**Text to read**

◇ ◇ ◇ ◇ ◇

The Delaware Leader was launched sometime in 1917 in Laurel, Delaware. It was published every Saturday and was politically Republican in nature. Edwin Totten served as editor and publisher from the time of its founding through 1920. The Delaware Leader cost $1.50 per year or 3 cents per copy. With the motto, "Representing the Welfare of the People," the newspaper claimed to have the largest circulation in lower Sussex County, with 1,450 papers by 1920.

The Delaware Leader reported largely on local and state news, especially news of a political nature. The May 8,1920 issue, for instance, noted the passage of women's suffrage in the state Senate as well as reporting on accusations levelled against Governor John Townsend for attempting to prevent the re-election of County Chairman Elijah Lynch. The Leader also commented on the scarcity of farm labor, noting that higher wages in other industries drew workers away from farming and, consequently, that agricultural products would cost more.

◇ ◇ ◇ ◇ ◇

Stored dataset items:
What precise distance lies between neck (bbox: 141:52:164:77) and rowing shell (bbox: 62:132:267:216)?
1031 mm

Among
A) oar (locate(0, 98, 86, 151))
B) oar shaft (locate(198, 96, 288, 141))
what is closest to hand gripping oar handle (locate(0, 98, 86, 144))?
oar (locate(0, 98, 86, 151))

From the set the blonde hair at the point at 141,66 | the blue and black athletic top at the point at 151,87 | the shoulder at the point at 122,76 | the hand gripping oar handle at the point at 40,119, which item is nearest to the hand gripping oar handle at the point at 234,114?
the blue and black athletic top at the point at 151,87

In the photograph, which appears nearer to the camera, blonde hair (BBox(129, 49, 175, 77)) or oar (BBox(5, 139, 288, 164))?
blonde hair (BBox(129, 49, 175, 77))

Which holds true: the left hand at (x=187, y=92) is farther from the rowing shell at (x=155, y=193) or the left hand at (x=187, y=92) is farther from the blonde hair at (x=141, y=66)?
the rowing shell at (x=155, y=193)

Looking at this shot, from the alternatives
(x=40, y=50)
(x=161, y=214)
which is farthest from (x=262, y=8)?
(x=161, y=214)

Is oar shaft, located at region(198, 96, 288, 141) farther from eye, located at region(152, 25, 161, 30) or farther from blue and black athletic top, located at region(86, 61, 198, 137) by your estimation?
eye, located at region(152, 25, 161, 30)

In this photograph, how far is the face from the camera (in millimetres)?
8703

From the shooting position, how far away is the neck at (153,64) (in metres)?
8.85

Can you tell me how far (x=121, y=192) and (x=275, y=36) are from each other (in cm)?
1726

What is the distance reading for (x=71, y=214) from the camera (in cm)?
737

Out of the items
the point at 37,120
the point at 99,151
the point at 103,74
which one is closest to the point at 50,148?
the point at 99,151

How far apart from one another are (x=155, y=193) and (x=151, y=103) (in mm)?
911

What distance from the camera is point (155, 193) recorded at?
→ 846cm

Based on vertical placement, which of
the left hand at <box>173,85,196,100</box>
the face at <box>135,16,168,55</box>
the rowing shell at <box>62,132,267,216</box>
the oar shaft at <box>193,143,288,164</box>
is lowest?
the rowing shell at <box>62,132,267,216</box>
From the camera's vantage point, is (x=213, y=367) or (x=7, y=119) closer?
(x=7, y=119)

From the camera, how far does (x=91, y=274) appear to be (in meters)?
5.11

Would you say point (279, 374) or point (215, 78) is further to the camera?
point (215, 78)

◇ ◇ ◇ ◇ ◇

**What to do**
1. In the listing, take the stretch from the line containing "From the shooting" through the end of the listing and swap "camera" for "lens", leaving everything else unchanged.
2. Carry the passage about the Delaware Leader newspaper forward from its last sentence.

**Expected results**
1.
From the shooting position, how far away is the neck at (153,64) (in metres)?
8.85

Can you tell me how far (x=121, y=192) and (x=275, y=36) are from each other (in cm)?
1726

What is the distance reading for (x=71, y=214) from the lens (in cm)?
737

Out of the items
the point at 37,120
the point at 99,151
the point at 103,74
which one is closest to the point at 50,148?
the point at 99,151

How far apart from one another are (x=155, y=193) and (x=151, y=103) (in mm)?
911

What distance from the lens is point (155, 193) recorded at?
→ 846cm

Based on vertical placement, which of
the left hand at <box>173,85,196,100</box>
the face at <box>135,16,168,55</box>
the rowing shell at <box>62,132,267,216</box>
the oar shaft at <box>193,143,288,164</box>
is lowest?
the rowing shell at <box>62,132,267,216</box>
From the lens's vantage point, is (x=213, y=367) or (x=7, y=119) closer?
(x=7, y=119)

From the lens, how far does (x=91, y=274) appear to be (in meters)?
5.11

Would you say point (279, 374) or point (215, 78) is further to the lens?
point (215, 78)

2.
There was a strong agricultural focus to the Delaware Leader. Articles addressed topics such as pruning peach trees, handling caterpillars and other pests, and medals awarded to corn growers. In addition, the Leader addressed the rising price of sugar, placing the blame on President Wilson's decision in the fall of 1919 to block the importation of Cuban sugar in an effort to regulate the postwar economy.

In addition to covering political and agricultural news, the Delaware Leader published serial novels and reported on state and county news, including the social and personal activities of citizens. The newspaper included a large number of advertisements, particularly for health items including Lydia E. Pinkham's Vegetable Compounds and Freezone Corn Remover.

It is unclear when the Delaware Leader ceased publication.